Testo del documento
<<<<

JAMES ELKINS, DIPINTI E LACRIME – BRUNO MONDADORI, MILANO 2009

Cosa fa piangere le persone davanti a un dipinto, si chiede il critico statunitense James Elkins, e soprattutto: succede ancora oggi, in questi nostri tempi aridi e smaliziati, ironici ed eruditi, e nelle nostre gallerie d’arte, affollate e documentate fino all’ipertrofia?
L’autore ha raccolto più di quattrocento testimonianze scritte da individui comuni, accademici, artisti sulla loro partecipazione emotiva alla visione più o meno commovente di un quadro.
Scoprendo che si può lasciare libero sfogo alle lacrime per tanti motivi: perché il dipinto ci può ricordare qualcosa del nostro passato, o un desiderio o una paura rimossa; perché si è delusi nelle aspettative, o perché ci si sente sovrastati dalla magnificenza. “Dipinti e lacrime”, quindi, ovvero “Storie di gente che ha pianto davanti a un quadro”.

>>>>

Esercizio breve 1
Secondo la scheda del libro di Elkins, quante testimonianze scritte ha raccolto l'autore?

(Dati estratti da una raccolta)
<<<<

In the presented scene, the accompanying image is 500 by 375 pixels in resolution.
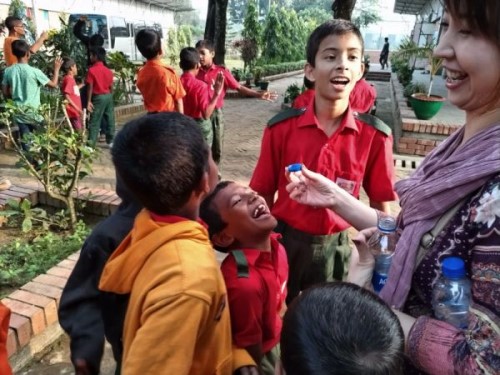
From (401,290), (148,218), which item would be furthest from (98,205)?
(401,290)

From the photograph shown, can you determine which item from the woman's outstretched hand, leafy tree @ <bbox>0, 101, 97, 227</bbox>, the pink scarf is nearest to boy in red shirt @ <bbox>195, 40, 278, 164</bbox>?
leafy tree @ <bbox>0, 101, 97, 227</bbox>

>>>>

Esercizio breve 2
Trasforma in elenco numerato tutte le righe dei dati estratti, omettendo le righe vuote. Escludi le immagini dalla risposta.

Risposta scritta 1
Più di quattrocento testimonianze scritte.

Risposta scritta 2
1. In the presented scene, the accompanying image is 500 by 375 pixels in resolution.
2. From (401,290), (148,218), which item would be furthest from (98,205)?
3. (401,290)
4. From the photograph shown, can you determine which item from the woman's outstretched hand, leafy tree @ <bbox>0, 101, 97, 227</bbox>, the pink scarf is nearest to boy in red shirt @ <bbox>195, 40, 278, 164</bbox>?
5. leafy tree @ <bbox>0, 101, 97, 227</bbox>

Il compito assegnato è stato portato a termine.